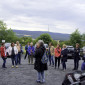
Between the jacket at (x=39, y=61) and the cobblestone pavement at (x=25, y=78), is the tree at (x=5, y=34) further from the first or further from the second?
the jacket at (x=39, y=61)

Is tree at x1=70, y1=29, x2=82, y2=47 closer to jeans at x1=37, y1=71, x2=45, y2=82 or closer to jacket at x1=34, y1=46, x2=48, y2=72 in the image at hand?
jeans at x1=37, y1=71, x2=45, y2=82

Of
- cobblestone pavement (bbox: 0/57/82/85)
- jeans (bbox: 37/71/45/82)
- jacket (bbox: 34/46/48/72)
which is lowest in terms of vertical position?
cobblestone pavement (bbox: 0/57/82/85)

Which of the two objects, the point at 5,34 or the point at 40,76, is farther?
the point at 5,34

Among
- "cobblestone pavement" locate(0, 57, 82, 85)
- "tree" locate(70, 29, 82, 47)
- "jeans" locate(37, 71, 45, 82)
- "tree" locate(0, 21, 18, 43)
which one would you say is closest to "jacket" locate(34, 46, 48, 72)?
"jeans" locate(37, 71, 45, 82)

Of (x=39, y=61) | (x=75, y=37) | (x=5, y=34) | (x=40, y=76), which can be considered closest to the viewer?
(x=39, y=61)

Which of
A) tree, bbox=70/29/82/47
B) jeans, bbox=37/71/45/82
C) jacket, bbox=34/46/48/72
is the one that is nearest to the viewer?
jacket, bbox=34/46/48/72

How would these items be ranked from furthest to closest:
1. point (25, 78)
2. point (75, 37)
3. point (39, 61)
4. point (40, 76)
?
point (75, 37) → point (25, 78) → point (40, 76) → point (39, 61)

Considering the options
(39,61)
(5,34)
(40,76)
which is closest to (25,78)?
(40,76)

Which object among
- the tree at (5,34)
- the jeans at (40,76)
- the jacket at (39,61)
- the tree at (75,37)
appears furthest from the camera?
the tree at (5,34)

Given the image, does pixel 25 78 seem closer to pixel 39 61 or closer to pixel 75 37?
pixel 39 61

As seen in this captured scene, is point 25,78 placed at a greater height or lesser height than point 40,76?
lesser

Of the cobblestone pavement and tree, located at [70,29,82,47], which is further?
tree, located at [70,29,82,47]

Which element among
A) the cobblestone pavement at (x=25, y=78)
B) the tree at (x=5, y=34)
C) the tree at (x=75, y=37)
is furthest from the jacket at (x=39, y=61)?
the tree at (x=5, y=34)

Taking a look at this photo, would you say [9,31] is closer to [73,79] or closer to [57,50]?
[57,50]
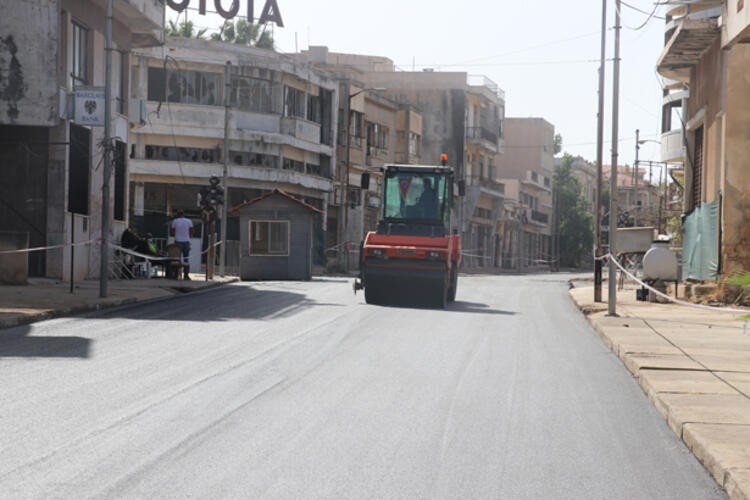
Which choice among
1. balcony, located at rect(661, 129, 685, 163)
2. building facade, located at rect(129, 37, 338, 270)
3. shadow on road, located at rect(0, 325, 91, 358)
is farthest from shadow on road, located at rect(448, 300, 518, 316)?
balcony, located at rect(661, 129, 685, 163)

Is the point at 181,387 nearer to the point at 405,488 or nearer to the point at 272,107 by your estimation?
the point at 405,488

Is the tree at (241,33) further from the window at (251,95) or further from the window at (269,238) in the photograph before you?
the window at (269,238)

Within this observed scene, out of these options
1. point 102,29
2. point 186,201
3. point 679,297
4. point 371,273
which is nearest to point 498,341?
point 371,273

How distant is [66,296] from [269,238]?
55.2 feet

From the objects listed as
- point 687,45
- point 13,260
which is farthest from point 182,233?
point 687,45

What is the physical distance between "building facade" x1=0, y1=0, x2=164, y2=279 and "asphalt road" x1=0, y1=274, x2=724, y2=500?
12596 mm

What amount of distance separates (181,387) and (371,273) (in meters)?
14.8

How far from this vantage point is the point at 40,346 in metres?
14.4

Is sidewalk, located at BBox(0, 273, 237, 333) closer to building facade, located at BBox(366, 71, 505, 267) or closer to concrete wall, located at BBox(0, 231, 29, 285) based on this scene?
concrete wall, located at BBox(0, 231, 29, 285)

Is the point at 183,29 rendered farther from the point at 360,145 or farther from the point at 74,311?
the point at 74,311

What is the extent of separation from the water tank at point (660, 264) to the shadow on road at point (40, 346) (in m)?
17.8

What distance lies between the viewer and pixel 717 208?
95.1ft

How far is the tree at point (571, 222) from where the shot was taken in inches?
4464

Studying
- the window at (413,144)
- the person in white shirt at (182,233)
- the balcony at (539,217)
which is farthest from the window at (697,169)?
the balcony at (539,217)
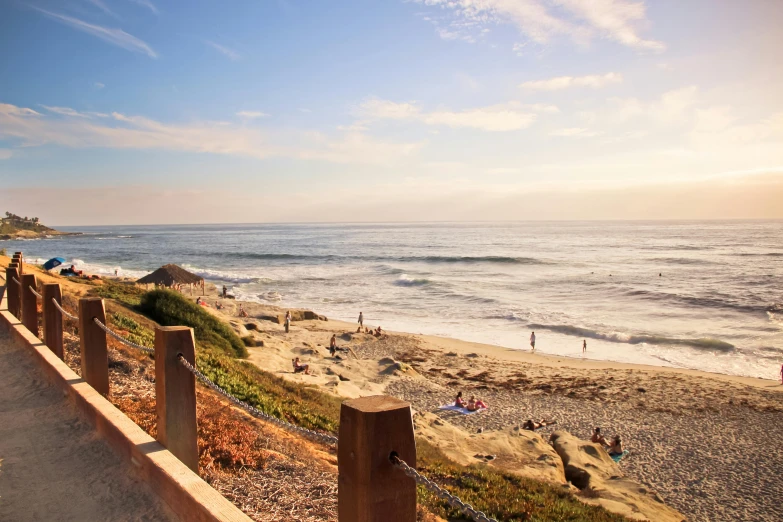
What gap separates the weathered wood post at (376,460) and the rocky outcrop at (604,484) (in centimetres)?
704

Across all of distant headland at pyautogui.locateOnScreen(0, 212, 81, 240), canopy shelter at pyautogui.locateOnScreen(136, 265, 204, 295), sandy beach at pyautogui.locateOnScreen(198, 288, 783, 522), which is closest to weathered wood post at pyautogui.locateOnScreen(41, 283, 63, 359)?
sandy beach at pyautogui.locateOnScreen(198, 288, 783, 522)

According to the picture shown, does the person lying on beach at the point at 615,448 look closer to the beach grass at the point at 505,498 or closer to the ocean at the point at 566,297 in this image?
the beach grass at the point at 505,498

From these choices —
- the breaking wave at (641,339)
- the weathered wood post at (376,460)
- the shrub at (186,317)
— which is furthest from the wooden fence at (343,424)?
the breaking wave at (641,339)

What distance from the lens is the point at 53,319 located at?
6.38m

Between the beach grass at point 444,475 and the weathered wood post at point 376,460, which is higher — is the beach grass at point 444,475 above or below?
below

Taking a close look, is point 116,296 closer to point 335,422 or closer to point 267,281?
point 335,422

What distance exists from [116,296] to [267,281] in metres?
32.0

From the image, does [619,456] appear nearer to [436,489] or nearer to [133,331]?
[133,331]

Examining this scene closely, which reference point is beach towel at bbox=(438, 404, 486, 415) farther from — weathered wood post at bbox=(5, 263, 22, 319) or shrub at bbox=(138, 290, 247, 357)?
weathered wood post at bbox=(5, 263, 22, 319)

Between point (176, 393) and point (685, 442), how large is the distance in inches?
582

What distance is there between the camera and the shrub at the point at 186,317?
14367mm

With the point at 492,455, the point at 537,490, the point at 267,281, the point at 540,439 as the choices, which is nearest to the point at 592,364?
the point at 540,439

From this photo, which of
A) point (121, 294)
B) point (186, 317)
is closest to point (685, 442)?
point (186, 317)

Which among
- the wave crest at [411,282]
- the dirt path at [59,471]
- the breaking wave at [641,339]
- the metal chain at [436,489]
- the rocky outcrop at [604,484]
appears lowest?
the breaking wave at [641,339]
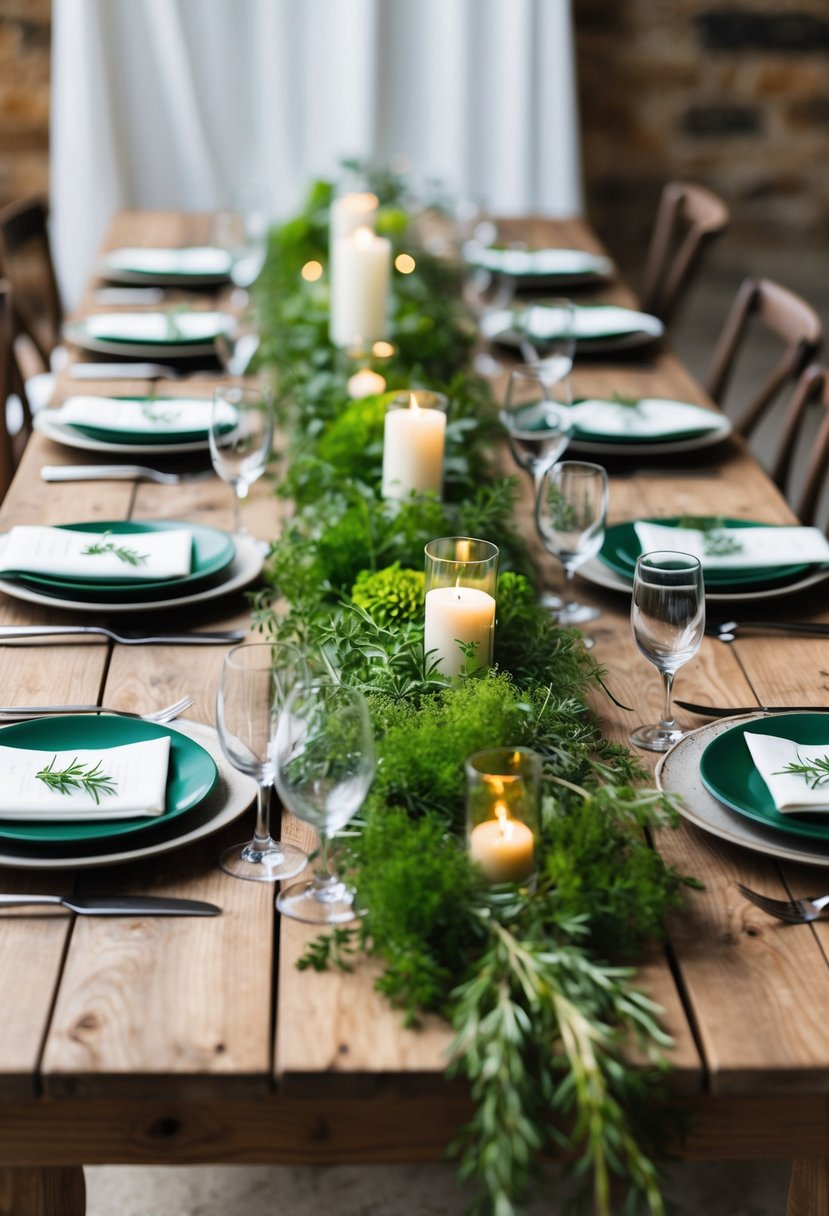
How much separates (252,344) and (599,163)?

----

Exercise prompt ▸ Write out all of the lines above word for word, but leave the pictures out.

Exercise solution ▸
Between the jacket at (x=39, y=61) and the cobblestone pavement at (x=25, y=78), is the tree at (x=5, y=34) further from the first or further from the second?
the jacket at (x=39, y=61)

Is tree at x1=70, y1=29, x2=82, y2=47 closer to jeans at x1=37, y1=71, x2=45, y2=82 or closer to jacket at x1=34, y1=46, x2=48, y2=72 in the image at hand?
jeans at x1=37, y1=71, x2=45, y2=82

Of
- cobblestone pavement (bbox: 0/57/82/85)
- jeans (bbox: 37/71/45/82)
- jacket (bbox: 34/46/48/72)
which is lowest in terms of vertical position?
cobblestone pavement (bbox: 0/57/82/85)

Which of the two objects, the point at 5,34 or the point at 40,76, is farther?
the point at 5,34

Among
- "cobblestone pavement" locate(0, 57, 82, 85)
- "tree" locate(70, 29, 82, 47)
- "jeans" locate(37, 71, 45, 82)
- "tree" locate(0, 21, 18, 43)
which one would you say is closest to "jacket" locate(34, 46, 48, 72)?
"jeans" locate(37, 71, 45, 82)

Of (x=39, y=61) | (x=75, y=37) | (x=5, y=34) | (x=40, y=76), which can be considered closest to the viewer?
(x=39, y=61)

Which of
A) tree, bbox=70/29/82/47
B) jeans, bbox=37/71/45/82
C) jacket, bbox=34/46/48/72
is the one that is nearest to the viewer?
jacket, bbox=34/46/48/72

How would these items be ranked from furthest to closest:
1. point (25, 78)
2. point (75, 37)
3. point (39, 61)
4. point (40, 76)
?
point (75, 37) → point (25, 78) → point (40, 76) → point (39, 61)

Considering the options
(39,61)
(5,34)
(40,76)
which is closest to (25,78)?
(40,76)

Which object among
- the tree at (5,34)
- the jeans at (40,76)
- the jacket at (39,61)
- the tree at (75,37)
appears furthest from the camera?
the tree at (5,34)

Given the image, does pixel 25 78 seem closer to pixel 39 61 or closer to pixel 75 37?
pixel 39 61

As seen in this captured scene, is point 25,78 placed at a greater height or lesser height than point 40,76?
lesser

Of the cobblestone pavement and tree, located at [70,29,82,47], which is further?
tree, located at [70,29,82,47]

Which element among
A) the cobblestone pavement at (x=25, y=78)
B) the tree at (x=5, y=34)
C) the tree at (x=75, y=37)
is furthest from the jacket at (x=39, y=61)?
the tree at (x=5, y=34)

Taking a look at this photo, would you say [9,31] is closer to [73,79] or closer to [57,50]?
[57,50]
Which choice among
1. balcony, located at rect(661, 129, 685, 163)
2. building facade, located at rect(129, 37, 338, 270)
3. shadow on road, located at rect(0, 325, 91, 358)
is farthest from shadow on road, located at rect(448, 300, 518, 316)?
balcony, located at rect(661, 129, 685, 163)

Is the point at 181,387 nearer to the point at 405,488 or nearer to the point at 272,107 by your estimation?
the point at 405,488

Is the tree at (241,33) further from the window at (251,95) or further from the window at (269,238) in the photograph before you?
the window at (269,238)

Within this observed scene, out of these options
1. point 102,29
2. point 186,201
3. point 679,297
4. point 371,273
which is nearest to point 498,341?
point 371,273

How distant is [66,296] from [269,238]?
55.2 feet

From the objects listed as
- point 687,45
- point 13,260
which is farthest from point 182,233?
point 687,45

What is the physical distance between "building facade" x1=0, y1=0, x2=164, y2=279 and "asphalt road" x1=0, y1=274, x2=724, y2=500?
12596 mm

What amount of distance separates (181,387) and (371,273) (in meters)?
14.8

How far from this vantage point is the point at 40,346 in metres?
14.4

Is sidewalk, located at BBox(0, 273, 237, 333) closer to building facade, located at BBox(366, 71, 505, 267) or closer to concrete wall, located at BBox(0, 231, 29, 285) based on this scene?
concrete wall, located at BBox(0, 231, 29, 285)

Is the point at 183,29 rendered farther from the point at 360,145 or farther from the point at 74,311?
the point at 74,311

What is the extent of separation from the water tank at point (660, 264) to the shadow on road at point (40, 346) (in m)?
17.8

What distance lies between the viewer and pixel 717 208?
95.1ft

How far is the tree at point (571, 222) from where the shot was taken in inches?
4464

Studying
- the window at (413,144)
- the person in white shirt at (182,233)
- the balcony at (539,217)
which is farthest from the window at (697,169)?
the balcony at (539,217)
What gap separates the weathered wood post at (376,460) and the rocky outcrop at (604,484) (in centimetres)?
704

Across all of distant headland at pyautogui.locateOnScreen(0, 212, 81, 240), canopy shelter at pyautogui.locateOnScreen(136, 265, 204, 295), sandy beach at pyautogui.locateOnScreen(198, 288, 783, 522), which is closest to weathered wood post at pyautogui.locateOnScreen(41, 283, 63, 359)?
sandy beach at pyautogui.locateOnScreen(198, 288, 783, 522)

According to the picture shown, does the person lying on beach at the point at 615,448 look closer to the beach grass at the point at 505,498 or closer to the ocean at the point at 566,297 in this image?
the beach grass at the point at 505,498

From these choices —
- the breaking wave at (641,339)
- the weathered wood post at (376,460)
- the shrub at (186,317)
— which is furthest from the wooden fence at (343,424)?
the breaking wave at (641,339)

What distance from the lens is the point at 53,319 located at?
6.38m

Between the beach grass at point 444,475 and the weathered wood post at point 376,460, which is higher — is the beach grass at point 444,475 above or below?
below

Taking a close look, is point 116,296 closer to point 335,422 or closer to point 267,281?
point 335,422

What distance exists from [116,296] to [267,281] in metres?
32.0

From the image, does [619,456] appear nearer to [436,489] or nearer to [133,331]?
[133,331]

Examining this scene closely, which reference point is beach towel at bbox=(438, 404, 486, 415) farther from — weathered wood post at bbox=(5, 263, 22, 319) or shrub at bbox=(138, 290, 247, 357)?
weathered wood post at bbox=(5, 263, 22, 319)

Between point (176, 393) and point (685, 442), how large is the distance in inches?
582

What distance is there between the camera and the shrub at the point at 186,317?
14367mm

With the point at 492,455, the point at 537,490, the point at 267,281, the point at 540,439 as the choices, which is nearest to the point at 592,364?
the point at 540,439

From this photo, which of
A) point (121, 294)
B) point (186, 317)
is closest to point (685, 442)?
point (186, 317)

Which among
- the wave crest at [411,282]
- the dirt path at [59,471]
- the breaking wave at [641,339]
- the metal chain at [436,489]
- the rocky outcrop at [604,484]
appears lowest?
the breaking wave at [641,339]
How much separates (252,344) and (599,163)?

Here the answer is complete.